- _YOUR TASK_
Please transcribe the following records exactly, line for line, keeping every number, symbol, and line break as given.
===== RECORDS TO PROCESS =====
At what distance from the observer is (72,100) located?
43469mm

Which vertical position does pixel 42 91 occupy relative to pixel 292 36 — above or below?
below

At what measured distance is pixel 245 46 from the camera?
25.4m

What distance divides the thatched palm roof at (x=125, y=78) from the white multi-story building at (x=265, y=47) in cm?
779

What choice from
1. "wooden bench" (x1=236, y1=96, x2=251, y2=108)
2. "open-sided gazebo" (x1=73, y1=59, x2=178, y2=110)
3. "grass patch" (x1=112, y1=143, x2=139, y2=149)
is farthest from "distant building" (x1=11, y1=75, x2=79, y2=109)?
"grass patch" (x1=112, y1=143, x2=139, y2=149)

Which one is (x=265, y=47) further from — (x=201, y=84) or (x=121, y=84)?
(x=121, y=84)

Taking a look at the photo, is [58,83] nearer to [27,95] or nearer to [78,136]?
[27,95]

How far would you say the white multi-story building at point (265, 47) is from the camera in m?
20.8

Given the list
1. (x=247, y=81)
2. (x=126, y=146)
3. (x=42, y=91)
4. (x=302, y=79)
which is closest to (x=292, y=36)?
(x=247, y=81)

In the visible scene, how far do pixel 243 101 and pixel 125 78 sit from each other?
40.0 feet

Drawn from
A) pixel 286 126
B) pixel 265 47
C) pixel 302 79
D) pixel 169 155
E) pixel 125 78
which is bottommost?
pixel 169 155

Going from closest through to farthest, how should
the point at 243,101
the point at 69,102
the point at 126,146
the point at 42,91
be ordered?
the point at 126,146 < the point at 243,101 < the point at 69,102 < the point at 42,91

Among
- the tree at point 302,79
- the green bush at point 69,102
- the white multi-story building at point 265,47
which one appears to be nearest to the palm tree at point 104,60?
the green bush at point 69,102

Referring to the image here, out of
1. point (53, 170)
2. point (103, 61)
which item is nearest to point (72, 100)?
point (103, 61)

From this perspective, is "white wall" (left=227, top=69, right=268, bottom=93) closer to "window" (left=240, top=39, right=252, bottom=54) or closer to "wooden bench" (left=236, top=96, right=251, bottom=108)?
=====
- _ANSWER TO THE PROBLEM_
At what distance from the observer is (72,100) located?
43469mm

Which vertical position does pixel 42 91 occupy relative to pixel 292 36 — above or below?
below

At what measured distance is pixel 245 46 from the camera?
25.4m

What distance divides the thatched palm roof at (x=125, y=78) from the white multi-story building at (x=265, y=47) in cm?
779

What choice from
1. "wooden bench" (x1=236, y1=96, x2=251, y2=108)
2. "open-sided gazebo" (x1=73, y1=59, x2=178, y2=110)
3. "grass patch" (x1=112, y1=143, x2=139, y2=149)
is farthest from "distant building" (x1=11, y1=75, x2=79, y2=109)?
"grass patch" (x1=112, y1=143, x2=139, y2=149)

Which one is (x=265, y=47) further from — (x=201, y=84) or (x=121, y=84)?
(x=121, y=84)

Taking a look at the photo, is [58,83] nearer to [27,95] or nearer to [78,136]?
[27,95]

How far would you say the white multi-story building at point (265, 47) is from the camera in m?
20.8

Given the list
1. (x=247, y=81)
2. (x=126, y=146)
3. (x=42, y=91)
4. (x=302, y=79)
which is closest to (x=292, y=36)?
(x=247, y=81)

In the visible scene, how far do pixel 243 101 and pixel 125 78 sit from each other?
40.0 feet

Drawn from
A) pixel 286 126
B) pixel 265 47
C) pixel 302 79
D) pixel 169 155
E) pixel 125 78
which is bottommost?
pixel 169 155

Going from closest through to farthest, how should
the point at 243,101
the point at 69,102
the point at 126,146
the point at 42,91
be ordered?
the point at 126,146 < the point at 243,101 < the point at 69,102 < the point at 42,91

Among
- the tree at point 302,79
- the green bush at point 69,102
- the white multi-story building at point 265,47
which one appears to be nearest to the palm tree at point 104,60?
the green bush at point 69,102

Referring to the image here, out of
1. point (53, 170)
2. point (103, 61)
which item is nearest to point (72, 100)?
point (103, 61)

From this perspective, is "white wall" (left=227, top=69, right=268, bottom=93) closer to "window" (left=240, top=39, right=252, bottom=54) or closer to "wooden bench" (left=236, top=96, right=251, bottom=108)?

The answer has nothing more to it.